Hikida Takatoshi, Kitabatake Yasuji, Pastan Ira, Nakanishi Shigetada

机构信息

Department of Biological Sciences, Kyoto University Faculty of Medicine, Japan.

出版信息

Proc Natl Acad Sci U S A. 2003 May 13;100(10):6169-73. doi: 10.1073/pnas.0631749100. Epub 2003 Apr 29.

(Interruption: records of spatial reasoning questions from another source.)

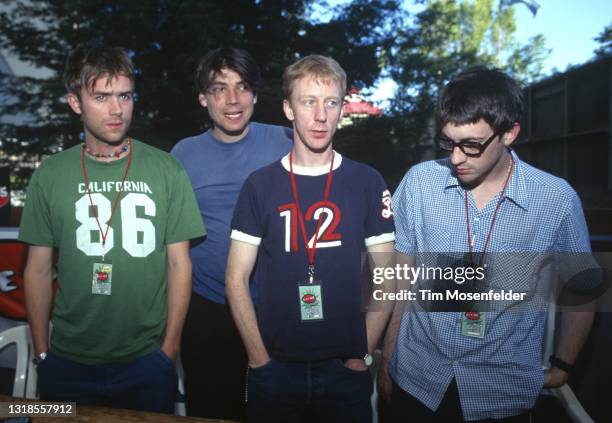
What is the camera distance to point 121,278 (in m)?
1.93

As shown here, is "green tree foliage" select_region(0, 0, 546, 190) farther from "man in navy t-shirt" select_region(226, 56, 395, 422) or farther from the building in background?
"man in navy t-shirt" select_region(226, 56, 395, 422)

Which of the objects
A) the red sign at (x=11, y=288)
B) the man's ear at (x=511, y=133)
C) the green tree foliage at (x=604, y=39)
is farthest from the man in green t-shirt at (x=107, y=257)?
the green tree foliage at (x=604, y=39)

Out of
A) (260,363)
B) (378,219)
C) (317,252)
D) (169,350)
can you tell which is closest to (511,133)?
(378,219)

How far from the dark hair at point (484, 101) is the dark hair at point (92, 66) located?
1370 millimetres

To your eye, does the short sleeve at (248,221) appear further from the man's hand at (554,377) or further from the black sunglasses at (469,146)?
the man's hand at (554,377)

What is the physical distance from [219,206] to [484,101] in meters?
1.29

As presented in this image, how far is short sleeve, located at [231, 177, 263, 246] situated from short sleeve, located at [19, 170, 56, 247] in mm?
805

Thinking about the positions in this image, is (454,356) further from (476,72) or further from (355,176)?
(476,72)

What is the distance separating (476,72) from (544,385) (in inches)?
48.4

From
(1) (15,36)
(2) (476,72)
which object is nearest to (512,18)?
(1) (15,36)

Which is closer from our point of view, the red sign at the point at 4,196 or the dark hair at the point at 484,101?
the dark hair at the point at 484,101

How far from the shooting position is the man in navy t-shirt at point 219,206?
7.57 feet

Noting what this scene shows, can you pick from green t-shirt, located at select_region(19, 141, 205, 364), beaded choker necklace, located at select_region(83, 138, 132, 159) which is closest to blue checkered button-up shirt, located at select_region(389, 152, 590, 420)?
green t-shirt, located at select_region(19, 141, 205, 364)

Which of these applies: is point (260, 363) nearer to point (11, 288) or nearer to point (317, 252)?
point (317, 252)
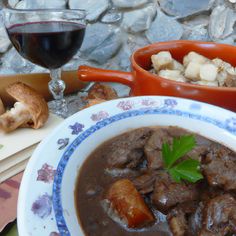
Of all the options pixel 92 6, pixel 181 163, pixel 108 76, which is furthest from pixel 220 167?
pixel 92 6

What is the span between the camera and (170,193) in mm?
639

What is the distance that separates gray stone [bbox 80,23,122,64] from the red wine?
314mm

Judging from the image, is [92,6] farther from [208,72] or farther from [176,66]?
[208,72]

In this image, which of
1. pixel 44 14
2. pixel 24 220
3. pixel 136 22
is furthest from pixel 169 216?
pixel 136 22

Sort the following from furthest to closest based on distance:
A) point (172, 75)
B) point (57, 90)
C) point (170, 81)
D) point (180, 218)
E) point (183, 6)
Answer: point (183, 6), point (57, 90), point (172, 75), point (170, 81), point (180, 218)

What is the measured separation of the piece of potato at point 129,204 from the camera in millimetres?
603

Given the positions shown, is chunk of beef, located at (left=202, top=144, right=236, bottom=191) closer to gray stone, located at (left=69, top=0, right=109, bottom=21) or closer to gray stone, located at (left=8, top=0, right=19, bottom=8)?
gray stone, located at (left=69, top=0, right=109, bottom=21)

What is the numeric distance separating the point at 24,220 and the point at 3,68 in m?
1.13

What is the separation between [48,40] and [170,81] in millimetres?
376

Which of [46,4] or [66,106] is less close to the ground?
[46,4]

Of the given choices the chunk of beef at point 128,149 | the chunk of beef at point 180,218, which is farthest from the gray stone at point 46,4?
→ the chunk of beef at point 180,218

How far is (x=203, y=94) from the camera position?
886 millimetres

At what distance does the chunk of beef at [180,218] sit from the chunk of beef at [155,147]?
10cm

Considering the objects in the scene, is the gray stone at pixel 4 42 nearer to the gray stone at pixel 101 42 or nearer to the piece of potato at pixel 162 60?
the gray stone at pixel 101 42
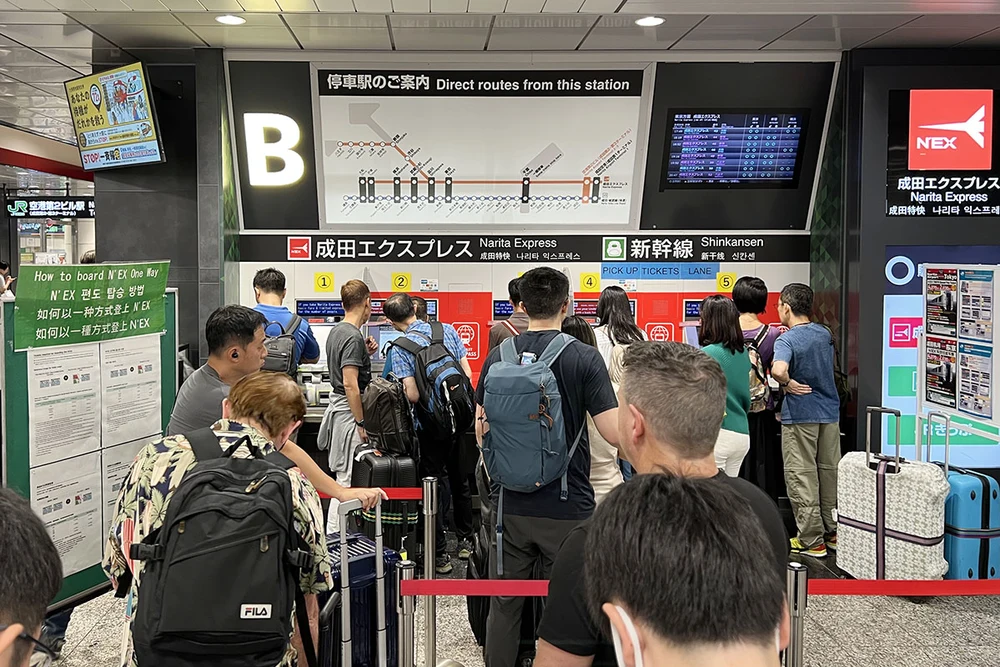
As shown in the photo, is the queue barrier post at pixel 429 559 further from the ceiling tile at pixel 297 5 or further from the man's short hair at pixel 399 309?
the ceiling tile at pixel 297 5

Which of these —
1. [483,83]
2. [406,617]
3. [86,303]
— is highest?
[483,83]

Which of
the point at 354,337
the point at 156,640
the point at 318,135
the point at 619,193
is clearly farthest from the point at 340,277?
the point at 156,640

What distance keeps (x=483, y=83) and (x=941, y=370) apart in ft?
12.1

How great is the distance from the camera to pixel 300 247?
6.88 meters

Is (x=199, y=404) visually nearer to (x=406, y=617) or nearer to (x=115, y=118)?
(x=406, y=617)

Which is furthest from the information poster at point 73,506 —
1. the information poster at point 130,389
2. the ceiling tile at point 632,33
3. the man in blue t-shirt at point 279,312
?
the ceiling tile at point 632,33

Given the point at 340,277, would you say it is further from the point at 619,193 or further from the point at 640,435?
the point at 640,435

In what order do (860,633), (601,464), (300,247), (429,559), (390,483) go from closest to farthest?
(601,464) < (429,559) < (860,633) < (390,483) < (300,247)

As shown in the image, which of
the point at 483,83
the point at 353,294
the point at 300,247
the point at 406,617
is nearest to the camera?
the point at 406,617

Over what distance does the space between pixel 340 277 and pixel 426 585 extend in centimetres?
441

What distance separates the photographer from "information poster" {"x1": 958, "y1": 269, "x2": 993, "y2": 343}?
463 cm

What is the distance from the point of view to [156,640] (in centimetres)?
200

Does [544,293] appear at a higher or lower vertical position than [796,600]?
higher

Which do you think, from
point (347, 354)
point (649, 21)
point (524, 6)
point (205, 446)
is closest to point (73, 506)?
point (347, 354)
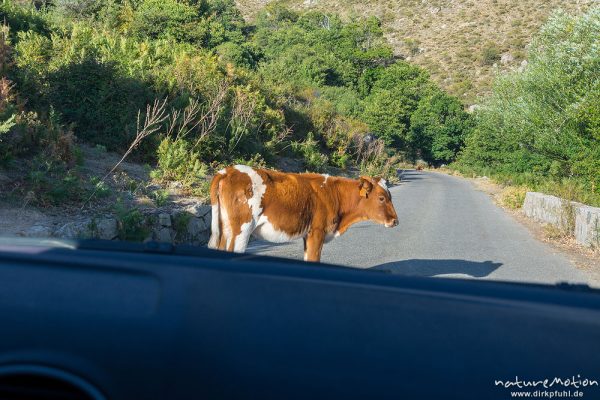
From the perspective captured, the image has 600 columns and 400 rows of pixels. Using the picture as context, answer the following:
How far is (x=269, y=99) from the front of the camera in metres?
28.2

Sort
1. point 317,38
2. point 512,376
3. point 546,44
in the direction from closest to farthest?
point 512,376 < point 546,44 < point 317,38

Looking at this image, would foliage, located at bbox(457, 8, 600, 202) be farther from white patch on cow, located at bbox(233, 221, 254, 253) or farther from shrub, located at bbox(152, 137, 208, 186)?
white patch on cow, located at bbox(233, 221, 254, 253)

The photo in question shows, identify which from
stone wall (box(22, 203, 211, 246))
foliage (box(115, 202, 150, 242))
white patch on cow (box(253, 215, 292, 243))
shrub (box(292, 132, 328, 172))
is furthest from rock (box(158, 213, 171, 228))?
shrub (box(292, 132, 328, 172))

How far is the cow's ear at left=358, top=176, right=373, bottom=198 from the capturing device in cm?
880

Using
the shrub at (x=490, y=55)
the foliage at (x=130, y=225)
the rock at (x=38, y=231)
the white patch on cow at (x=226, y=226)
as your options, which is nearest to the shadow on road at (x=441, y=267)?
the white patch on cow at (x=226, y=226)

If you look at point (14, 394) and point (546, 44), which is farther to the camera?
point (546, 44)

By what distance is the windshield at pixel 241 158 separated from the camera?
883 centimetres

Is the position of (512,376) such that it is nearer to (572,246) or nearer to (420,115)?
(572,246)

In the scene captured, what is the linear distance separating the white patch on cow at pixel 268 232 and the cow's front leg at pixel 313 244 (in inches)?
9.0

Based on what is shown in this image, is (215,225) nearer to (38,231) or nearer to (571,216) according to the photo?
(38,231)

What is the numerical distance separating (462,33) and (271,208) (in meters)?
99.4

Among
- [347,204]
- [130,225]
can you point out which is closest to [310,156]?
[130,225]

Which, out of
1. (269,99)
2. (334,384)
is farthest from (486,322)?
(269,99)

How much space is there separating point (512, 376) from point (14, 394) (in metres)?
1.61
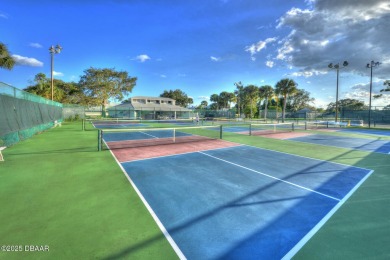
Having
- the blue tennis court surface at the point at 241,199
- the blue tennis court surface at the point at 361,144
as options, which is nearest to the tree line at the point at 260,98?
the blue tennis court surface at the point at 361,144

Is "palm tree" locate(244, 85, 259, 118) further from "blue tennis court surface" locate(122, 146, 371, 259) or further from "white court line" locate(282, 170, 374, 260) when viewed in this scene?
"white court line" locate(282, 170, 374, 260)

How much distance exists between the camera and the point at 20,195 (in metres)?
5.41

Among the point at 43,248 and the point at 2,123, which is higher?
the point at 2,123

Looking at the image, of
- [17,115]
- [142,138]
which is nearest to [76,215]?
[142,138]

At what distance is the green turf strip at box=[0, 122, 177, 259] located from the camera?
3.34m

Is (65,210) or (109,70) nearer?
(65,210)

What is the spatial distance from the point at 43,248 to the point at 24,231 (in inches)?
30.8

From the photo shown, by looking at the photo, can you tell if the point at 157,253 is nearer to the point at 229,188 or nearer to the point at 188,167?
the point at 229,188

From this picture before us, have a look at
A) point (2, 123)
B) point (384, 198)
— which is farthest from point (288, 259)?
point (2, 123)

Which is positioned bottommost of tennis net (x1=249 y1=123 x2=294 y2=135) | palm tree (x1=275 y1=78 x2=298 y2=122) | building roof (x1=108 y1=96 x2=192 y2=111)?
tennis net (x1=249 y1=123 x2=294 y2=135)

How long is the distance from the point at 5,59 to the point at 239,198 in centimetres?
2490

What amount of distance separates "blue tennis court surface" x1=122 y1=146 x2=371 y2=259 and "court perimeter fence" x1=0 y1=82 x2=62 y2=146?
25.4ft

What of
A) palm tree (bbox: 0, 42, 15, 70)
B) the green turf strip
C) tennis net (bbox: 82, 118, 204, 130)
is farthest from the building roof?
the green turf strip

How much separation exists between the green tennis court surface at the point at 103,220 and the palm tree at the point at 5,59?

DOI:10.1073/pnas.0631749100
PMID:12721372
原文链接:https://pmc.ncbi.nlm.nih.gov/articles/PMC156344/
Abstract

Drug addiction poses serious social, medical, and economic problems, but effective treatments for drug addiction are still limited. Cocaine and morphine elevate dopamine levels in the nucleus accumbens (NAc), and the overwhelming actions of dopamine are implicated in reinforcement and addiction of abusive drugs. In our previous studies, we reported the regulatory role of acetylcholine (ACh) in the NAc function by selectively ablating the NAc cholinergic neurons with use of immunotoxin-mediated cell targeting. These studies indicated that ACh and dopamine acted convergently but oppositely on the NAc circuit and that cholinergic cell ablation enhanced long-lasting behavioral changes of cocaine addiction. In this investigation, we showed that immunotoxin-mediated ablation of the NAc cholinergic neurons enhanced not only the sensitivity to morphine in conditioned place preference but also negative reinforcement of morphine withdrawal in conditioned place aversion. Remarkably, acetylcholinesterase (AChE) inhibitors that act on the brain AChE suppressed both cocaine- and morphine-induced conditioned place preference and blocked the induction and persistence of cocaine-evoked hyperlocomotion. Importantly, this inhibition was abolished by ablation of the NAc cholinergic neurons. These results demonstrate that centrally active AChE inhibitors prevent long-lasting behavioral abnormalities associated with cocaine and morphine addictions by potentiating the actions of ACh released from the NAc cholinergic neurons. Centrally active AChE inhibitors could thus be approached as novel and potential therapeutic agents for drug addiction.

摘要

药物成瘾带来了严重的社会、医学和经济问题,但针对药物成瘾的有效治疗方法仍然有限。可卡因和吗啡会提高伏隔核(NAc)中的多巴胺水平,而多巴胺的主导作用与滥用药物的强化和成瘾有关。在我们之前的研究中,我们报告了通过使用免疫毒素介导的细胞靶向选择性地消融NAc胆碱能神经元,乙酰胆碱(ACh)在NAc功能中的调节作用。这些研究表明,ACh和多巴胺在NAc回路中起协同但相反的作用,胆碱能细胞消融增强了可卡因成瘾的长期行为变化。在本研究中,我们表明,免疫毒素介导的NAc胆碱能神经元消融不仅增强了条件性位置偏爱中对吗啡的敏感性,还增强了条件性位置厌恶中吗啡戒断的负强化作用。值得注意的是,作用于脑乙酰胆碱酯酶(AChE)的抑制剂抑制了可卡因和吗啡诱导的条件性位置偏爱,并阻断了可卡因诱发的运动亢进的诱导和持续。重要的是,这种抑制作用在NAc胆碱能神经元消融后被消除。这些结果表明,中枢活性AChE抑制剂通过增强NAc胆碱能神经元释放的ACh的作用,预防与可卡因和吗啡成瘾相关的长期行为异常。因此,中枢活性AChE抑制剂可作为治疗药物成瘾的新型潜在治疗药物。